The fact that climate change approaches and pandemic policies aren’t seen as joint concerns is a dangerous oversight. 
“I really don’t think most people see the connection between climate change and the coronavirus, possibly due to the health concerns and economic hardships they’re currently facing,” senior Chloe Alce said.
“The most effective way to address both future pandemic and global climate change is to promote sustainable land use policies that minimize our ecological footprint,” Environmental Science and Biology teacher Mr. Rittner said. “This will help to reduce the impacts of climate change and avoid pushing into undeveloped habitats and potentially encountering new Zoonotic diseases. That is not to say we cannot develop our resources, we just need to be more sustainable about it.” 
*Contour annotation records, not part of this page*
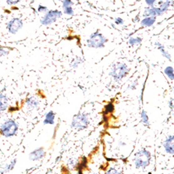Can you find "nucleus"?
Returning <instances> with one entry per match:
<instances>
[{
	"label": "nucleus",
	"instance_id": "obj_1",
	"mask_svg": "<svg viewBox=\"0 0 174 174\" xmlns=\"http://www.w3.org/2000/svg\"><path fill=\"white\" fill-rule=\"evenodd\" d=\"M151 154L149 151L146 149L139 151L135 154V164L136 168H142L144 169L148 167L151 163Z\"/></svg>",
	"mask_w": 174,
	"mask_h": 174
},
{
	"label": "nucleus",
	"instance_id": "obj_2",
	"mask_svg": "<svg viewBox=\"0 0 174 174\" xmlns=\"http://www.w3.org/2000/svg\"><path fill=\"white\" fill-rule=\"evenodd\" d=\"M129 73V69L127 65L123 63H117L112 65L111 68L110 75L116 81H119L127 76Z\"/></svg>",
	"mask_w": 174,
	"mask_h": 174
},
{
	"label": "nucleus",
	"instance_id": "obj_3",
	"mask_svg": "<svg viewBox=\"0 0 174 174\" xmlns=\"http://www.w3.org/2000/svg\"><path fill=\"white\" fill-rule=\"evenodd\" d=\"M107 40L106 37L101 33H99L98 31L90 36L89 39L87 40V45L91 48H102L105 46V44Z\"/></svg>",
	"mask_w": 174,
	"mask_h": 174
},
{
	"label": "nucleus",
	"instance_id": "obj_4",
	"mask_svg": "<svg viewBox=\"0 0 174 174\" xmlns=\"http://www.w3.org/2000/svg\"><path fill=\"white\" fill-rule=\"evenodd\" d=\"M18 126L15 121L8 119L0 127V133L6 138H10L16 134Z\"/></svg>",
	"mask_w": 174,
	"mask_h": 174
},
{
	"label": "nucleus",
	"instance_id": "obj_5",
	"mask_svg": "<svg viewBox=\"0 0 174 174\" xmlns=\"http://www.w3.org/2000/svg\"><path fill=\"white\" fill-rule=\"evenodd\" d=\"M89 123V121L86 114L80 113L73 117L71 123V127L76 130H82L88 127Z\"/></svg>",
	"mask_w": 174,
	"mask_h": 174
},
{
	"label": "nucleus",
	"instance_id": "obj_6",
	"mask_svg": "<svg viewBox=\"0 0 174 174\" xmlns=\"http://www.w3.org/2000/svg\"><path fill=\"white\" fill-rule=\"evenodd\" d=\"M62 15L61 11H58V10H51L48 11L45 13V16L41 18L40 20V23L43 25L48 26L49 24H53L59 18H60Z\"/></svg>",
	"mask_w": 174,
	"mask_h": 174
},
{
	"label": "nucleus",
	"instance_id": "obj_7",
	"mask_svg": "<svg viewBox=\"0 0 174 174\" xmlns=\"http://www.w3.org/2000/svg\"><path fill=\"white\" fill-rule=\"evenodd\" d=\"M23 27V22L19 18H13L7 24V29L8 32L12 34H15L18 32Z\"/></svg>",
	"mask_w": 174,
	"mask_h": 174
},
{
	"label": "nucleus",
	"instance_id": "obj_8",
	"mask_svg": "<svg viewBox=\"0 0 174 174\" xmlns=\"http://www.w3.org/2000/svg\"><path fill=\"white\" fill-rule=\"evenodd\" d=\"M164 147L166 153L174 154V135L168 137L164 143Z\"/></svg>",
	"mask_w": 174,
	"mask_h": 174
},
{
	"label": "nucleus",
	"instance_id": "obj_9",
	"mask_svg": "<svg viewBox=\"0 0 174 174\" xmlns=\"http://www.w3.org/2000/svg\"><path fill=\"white\" fill-rule=\"evenodd\" d=\"M45 152L43 148H36L29 154V159L33 161L39 160L42 159V158L45 156Z\"/></svg>",
	"mask_w": 174,
	"mask_h": 174
},
{
	"label": "nucleus",
	"instance_id": "obj_10",
	"mask_svg": "<svg viewBox=\"0 0 174 174\" xmlns=\"http://www.w3.org/2000/svg\"><path fill=\"white\" fill-rule=\"evenodd\" d=\"M63 8L64 13L68 15H73L74 14V11L72 6L73 2L71 0H63Z\"/></svg>",
	"mask_w": 174,
	"mask_h": 174
},
{
	"label": "nucleus",
	"instance_id": "obj_11",
	"mask_svg": "<svg viewBox=\"0 0 174 174\" xmlns=\"http://www.w3.org/2000/svg\"><path fill=\"white\" fill-rule=\"evenodd\" d=\"M26 104L27 105V108H30V109H34V108L38 107L39 101L36 98L32 97L27 99V100L26 101Z\"/></svg>",
	"mask_w": 174,
	"mask_h": 174
},
{
	"label": "nucleus",
	"instance_id": "obj_12",
	"mask_svg": "<svg viewBox=\"0 0 174 174\" xmlns=\"http://www.w3.org/2000/svg\"><path fill=\"white\" fill-rule=\"evenodd\" d=\"M8 105V101L7 96L0 94V112L7 110Z\"/></svg>",
	"mask_w": 174,
	"mask_h": 174
},
{
	"label": "nucleus",
	"instance_id": "obj_13",
	"mask_svg": "<svg viewBox=\"0 0 174 174\" xmlns=\"http://www.w3.org/2000/svg\"><path fill=\"white\" fill-rule=\"evenodd\" d=\"M156 21V17L149 16L146 17L144 20L141 21V24L143 27H151L153 26Z\"/></svg>",
	"mask_w": 174,
	"mask_h": 174
},
{
	"label": "nucleus",
	"instance_id": "obj_14",
	"mask_svg": "<svg viewBox=\"0 0 174 174\" xmlns=\"http://www.w3.org/2000/svg\"><path fill=\"white\" fill-rule=\"evenodd\" d=\"M155 46H157V49H159L161 53V54H162L164 57H165L166 58H167L168 60H171V55L169 54V52L165 50V48H164V46L163 45H161V43L158 42H155Z\"/></svg>",
	"mask_w": 174,
	"mask_h": 174
},
{
	"label": "nucleus",
	"instance_id": "obj_15",
	"mask_svg": "<svg viewBox=\"0 0 174 174\" xmlns=\"http://www.w3.org/2000/svg\"><path fill=\"white\" fill-rule=\"evenodd\" d=\"M55 114L53 111H49L45 114V119L44 120V124H54Z\"/></svg>",
	"mask_w": 174,
	"mask_h": 174
},
{
	"label": "nucleus",
	"instance_id": "obj_16",
	"mask_svg": "<svg viewBox=\"0 0 174 174\" xmlns=\"http://www.w3.org/2000/svg\"><path fill=\"white\" fill-rule=\"evenodd\" d=\"M16 162H17L16 159L12 160L10 163L7 164V165L4 167V169L2 170V173H7L10 172V171L13 170V168L15 166V164H16Z\"/></svg>",
	"mask_w": 174,
	"mask_h": 174
},
{
	"label": "nucleus",
	"instance_id": "obj_17",
	"mask_svg": "<svg viewBox=\"0 0 174 174\" xmlns=\"http://www.w3.org/2000/svg\"><path fill=\"white\" fill-rule=\"evenodd\" d=\"M164 74L169 77L171 80H174V70L172 67L169 66L164 70Z\"/></svg>",
	"mask_w": 174,
	"mask_h": 174
},
{
	"label": "nucleus",
	"instance_id": "obj_18",
	"mask_svg": "<svg viewBox=\"0 0 174 174\" xmlns=\"http://www.w3.org/2000/svg\"><path fill=\"white\" fill-rule=\"evenodd\" d=\"M141 122H142V123L144 124V126H149V119H148V117L147 115L146 112L145 110H143L141 112Z\"/></svg>",
	"mask_w": 174,
	"mask_h": 174
},
{
	"label": "nucleus",
	"instance_id": "obj_19",
	"mask_svg": "<svg viewBox=\"0 0 174 174\" xmlns=\"http://www.w3.org/2000/svg\"><path fill=\"white\" fill-rule=\"evenodd\" d=\"M142 41V39L141 38H130L128 40V42L130 45H136L141 44V42Z\"/></svg>",
	"mask_w": 174,
	"mask_h": 174
},
{
	"label": "nucleus",
	"instance_id": "obj_20",
	"mask_svg": "<svg viewBox=\"0 0 174 174\" xmlns=\"http://www.w3.org/2000/svg\"><path fill=\"white\" fill-rule=\"evenodd\" d=\"M82 63V60L79 58H76L73 61V63H72V65H71V66H72V67H74V68H75L77 67L78 65Z\"/></svg>",
	"mask_w": 174,
	"mask_h": 174
},
{
	"label": "nucleus",
	"instance_id": "obj_21",
	"mask_svg": "<svg viewBox=\"0 0 174 174\" xmlns=\"http://www.w3.org/2000/svg\"><path fill=\"white\" fill-rule=\"evenodd\" d=\"M105 174H120V173L114 168H111Z\"/></svg>",
	"mask_w": 174,
	"mask_h": 174
},
{
	"label": "nucleus",
	"instance_id": "obj_22",
	"mask_svg": "<svg viewBox=\"0 0 174 174\" xmlns=\"http://www.w3.org/2000/svg\"><path fill=\"white\" fill-rule=\"evenodd\" d=\"M38 10L39 12H40V13H46L48 11V8L46 7H44V6H42V5H39Z\"/></svg>",
	"mask_w": 174,
	"mask_h": 174
},
{
	"label": "nucleus",
	"instance_id": "obj_23",
	"mask_svg": "<svg viewBox=\"0 0 174 174\" xmlns=\"http://www.w3.org/2000/svg\"><path fill=\"white\" fill-rule=\"evenodd\" d=\"M8 54V51L7 50H6V49H3L2 46H0V57L5 56H7Z\"/></svg>",
	"mask_w": 174,
	"mask_h": 174
},
{
	"label": "nucleus",
	"instance_id": "obj_24",
	"mask_svg": "<svg viewBox=\"0 0 174 174\" xmlns=\"http://www.w3.org/2000/svg\"><path fill=\"white\" fill-rule=\"evenodd\" d=\"M115 24L117 25H122L124 24V20L120 17H117L115 19Z\"/></svg>",
	"mask_w": 174,
	"mask_h": 174
},
{
	"label": "nucleus",
	"instance_id": "obj_25",
	"mask_svg": "<svg viewBox=\"0 0 174 174\" xmlns=\"http://www.w3.org/2000/svg\"><path fill=\"white\" fill-rule=\"evenodd\" d=\"M20 0H7V4L9 5H15L17 4L18 3H19Z\"/></svg>",
	"mask_w": 174,
	"mask_h": 174
},
{
	"label": "nucleus",
	"instance_id": "obj_26",
	"mask_svg": "<svg viewBox=\"0 0 174 174\" xmlns=\"http://www.w3.org/2000/svg\"><path fill=\"white\" fill-rule=\"evenodd\" d=\"M114 110V105L113 104H110L106 106V111L109 113H111Z\"/></svg>",
	"mask_w": 174,
	"mask_h": 174
},
{
	"label": "nucleus",
	"instance_id": "obj_27",
	"mask_svg": "<svg viewBox=\"0 0 174 174\" xmlns=\"http://www.w3.org/2000/svg\"><path fill=\"white\" fill-rule=\"evenodd\" d=\"M156 2V0H146V3L147 5H148L149 7H153L154 4Z\"/></svg>",
	"mask_w": 174,
	"mask_h": 174
},
{
	"label": "nucleus",
	"instance_id": "obj_28",
	"mask_svg": "<svg viewBox=\"0 0 174 174\" xmlns=\"http://www.w3.org/2000/svg\"><path fill=\"white\" fill-rule=\"evenodd\" d=\"M58 1H60V2H63V0H58Z\"/></svg>",
	"mask_w": 174,
	"mask_h": 174
},
{
	"label": "nucleus",
	"instance_id": "obj_29",
	"mask_svg": "<svg viewBox=\"0 0 174 174\" xmlns=\"http://www.w3.org/2000/svg\"><path fill=\"white\" fill-rule=\"evenodd\" d=\"M93 174H98V173H93Z\"/></svg>",
	"mask_w": 174,
	"mask_h": 174
},
{
	"label": "nucleus",
	"instance_id": "obj_30",
	"mask_svg": "<svg viewBox=\"0 0 174 174\" xmlns=\"http://www.w3.org/2000/svg\"><path fill=\"white\" fill-rule=\"evenodd\" d=\"M173 115H174V113H173Z\"/></svg>",
	"mask_w": 174,
	"mask_h": 174
}]
</instances>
To prevent the next pandemic, addressing climate change is vital. Many government leaders fear we can’t afford environmental policies, yet the truth of the matter is that we can’t afford not to. It’s true that it will cost $22 billion a year (not specifically for America) to address our pressing needs. Despite the high cost, it’s only two percent of the world’s top 10 countries’ military spending.  And by April 22nd, the Washington Post estimated that $6 trillion had been spent on coronavirus relief. 
The next life-threatening, devastating pandemic will happen again, it’s just a question of when. Ask yourself: will we be prepared?